SELECTED PASSAGE:

● ● ● ● ●

The career graph of a sportsperson is usually characterised by crests and troughs and Ankita Raina got to experience both extremes over the latter half of last week. On Friday, Raina reached one of the peaks of her career, holding aloft a shiny piece of silverware -- her first WTA doubles title -- at the Phillip Island Open in Melbourne. That win would catapult her inside the top 100 of the doubles rankings.
It would also make her the highest-ranked Indian women's tennis player in both singles (WR 168) and doubles (WR 94). The equaliser for that high was being bundled out in the first round of qualification at the WTA 500 Adelaide International on Sunday and then being unable to compete in the doubles since her partner had opted out at the last minute.
That disappointment, the 28-year-old Indian might even argue, came in before she even got the chance to let the original win soak in. She did a couple of hours of post-match recovery work, then rushed back to her hotel to pack for the tournament she was playing in Adelaide a day later. While her phone buzzed incessantly with notifications of congratulatory messages, she only had time to speak to her parents and her coach in India. "The last thing you want to do just after the biggest win of your career, is pack your bags with stuff that's being lying around your room for one month but that's what I did," she says.
A rushed, late dinner later, she went to sleep at 2 am, just enough time to get a little bit of sleep before having to catch a morning flight to Adelaide. It was only after getting a hitting session on the court that she was finally able to grab a meal and finally get some rest.

● ● ● ● ●

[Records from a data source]

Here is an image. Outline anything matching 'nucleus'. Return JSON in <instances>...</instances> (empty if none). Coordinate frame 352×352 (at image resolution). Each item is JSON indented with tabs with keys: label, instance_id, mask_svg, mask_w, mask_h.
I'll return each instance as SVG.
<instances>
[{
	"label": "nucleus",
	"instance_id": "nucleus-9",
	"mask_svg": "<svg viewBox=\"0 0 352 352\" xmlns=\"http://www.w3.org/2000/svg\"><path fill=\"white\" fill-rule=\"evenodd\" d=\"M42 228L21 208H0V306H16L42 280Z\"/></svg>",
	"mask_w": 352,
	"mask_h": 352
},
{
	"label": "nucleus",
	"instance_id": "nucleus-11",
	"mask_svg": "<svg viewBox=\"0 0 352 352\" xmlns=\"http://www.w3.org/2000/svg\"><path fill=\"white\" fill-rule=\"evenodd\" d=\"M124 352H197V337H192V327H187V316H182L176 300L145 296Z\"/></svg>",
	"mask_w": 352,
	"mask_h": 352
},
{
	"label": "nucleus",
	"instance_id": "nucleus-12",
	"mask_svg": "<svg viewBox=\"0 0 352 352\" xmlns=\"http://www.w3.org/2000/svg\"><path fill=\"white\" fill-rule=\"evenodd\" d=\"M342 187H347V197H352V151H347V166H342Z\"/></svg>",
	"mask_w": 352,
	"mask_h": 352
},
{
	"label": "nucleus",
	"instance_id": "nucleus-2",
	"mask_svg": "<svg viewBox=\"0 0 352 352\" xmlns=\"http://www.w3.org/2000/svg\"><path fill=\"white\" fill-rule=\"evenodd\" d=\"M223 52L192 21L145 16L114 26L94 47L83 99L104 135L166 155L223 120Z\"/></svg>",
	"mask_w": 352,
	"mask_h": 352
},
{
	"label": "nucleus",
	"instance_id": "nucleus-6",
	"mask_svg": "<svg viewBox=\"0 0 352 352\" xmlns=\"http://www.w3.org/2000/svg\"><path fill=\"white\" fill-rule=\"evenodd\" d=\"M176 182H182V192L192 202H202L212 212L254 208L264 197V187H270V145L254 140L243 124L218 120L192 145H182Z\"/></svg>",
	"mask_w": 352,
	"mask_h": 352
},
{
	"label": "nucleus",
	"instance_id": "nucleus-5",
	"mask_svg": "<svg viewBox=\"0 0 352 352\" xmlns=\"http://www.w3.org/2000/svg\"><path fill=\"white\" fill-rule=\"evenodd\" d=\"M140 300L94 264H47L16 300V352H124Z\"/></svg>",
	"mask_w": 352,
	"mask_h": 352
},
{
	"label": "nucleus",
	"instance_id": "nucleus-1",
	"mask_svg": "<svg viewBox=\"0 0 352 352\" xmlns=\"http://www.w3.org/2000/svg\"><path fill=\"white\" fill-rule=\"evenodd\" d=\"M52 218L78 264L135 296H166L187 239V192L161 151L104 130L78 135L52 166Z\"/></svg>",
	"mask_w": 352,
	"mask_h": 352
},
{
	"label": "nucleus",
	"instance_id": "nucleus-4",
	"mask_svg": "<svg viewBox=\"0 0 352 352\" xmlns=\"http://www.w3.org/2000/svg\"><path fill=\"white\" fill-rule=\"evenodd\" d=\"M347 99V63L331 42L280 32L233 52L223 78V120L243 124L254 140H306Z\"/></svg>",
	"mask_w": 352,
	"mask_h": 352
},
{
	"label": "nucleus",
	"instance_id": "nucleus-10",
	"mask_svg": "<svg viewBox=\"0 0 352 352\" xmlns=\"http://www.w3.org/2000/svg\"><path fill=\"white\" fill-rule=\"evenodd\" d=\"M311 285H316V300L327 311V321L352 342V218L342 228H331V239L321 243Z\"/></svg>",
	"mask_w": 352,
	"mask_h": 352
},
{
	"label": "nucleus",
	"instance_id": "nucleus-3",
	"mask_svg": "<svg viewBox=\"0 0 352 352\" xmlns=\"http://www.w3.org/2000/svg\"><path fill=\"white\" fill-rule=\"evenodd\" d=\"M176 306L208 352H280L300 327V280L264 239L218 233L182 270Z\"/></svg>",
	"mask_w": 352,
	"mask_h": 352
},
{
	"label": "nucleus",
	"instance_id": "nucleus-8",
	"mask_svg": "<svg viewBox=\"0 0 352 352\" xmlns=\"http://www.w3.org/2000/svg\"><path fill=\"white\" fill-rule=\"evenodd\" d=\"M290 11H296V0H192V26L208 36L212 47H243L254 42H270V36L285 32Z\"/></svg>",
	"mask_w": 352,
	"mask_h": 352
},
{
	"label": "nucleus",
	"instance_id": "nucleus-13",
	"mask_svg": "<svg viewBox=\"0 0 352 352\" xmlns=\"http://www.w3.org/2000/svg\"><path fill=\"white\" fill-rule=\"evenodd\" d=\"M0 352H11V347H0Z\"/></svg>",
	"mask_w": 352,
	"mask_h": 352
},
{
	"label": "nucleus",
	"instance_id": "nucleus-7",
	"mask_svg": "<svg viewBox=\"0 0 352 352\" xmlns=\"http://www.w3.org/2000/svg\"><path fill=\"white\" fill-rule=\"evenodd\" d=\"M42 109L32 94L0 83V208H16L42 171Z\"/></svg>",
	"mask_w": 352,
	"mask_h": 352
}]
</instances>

● ● ● ● ●

WORK ORDER 1:
Please update the stretch from "That disappointment, the" through "get some rest." in the article on Ankita Raina, replacing "morning flight" with "early flight".
WORK ORDER 2:
According to the article on Ankita Raina, at which tournament did she win her first WTA doubles title?
Rely on the article on Ankita Raina alone.

EXERCISE RESULT 1:
That disappointment, the 28-year-old Indian might even argue, came in before she even got the chance to let the original win soak in. She did a couple of hours of post-match recovery work, then rushed back to her hotel to pack for the tournament she was playing in Adelaide a day later. While her phone buzzed incessantly with notifications of congratulatory messages, she only had time to speak to her parents and her coach in India. "The last thing you want to do just after the biggest win of your career, is pack your bags with stuff that's being lying around your room for one month but that's what I did," she says.
A rushed, late dinner later, she went to sleep at 2 am, just enough time to get a little bit of sleep before having to catch a early flight to Adelaide. It was only after getting a hitting session on the court that she was finally able to grab a meal and finally get some rest.

EXERCISE RESULT 2:
The Phillip Island Open in Melbourne.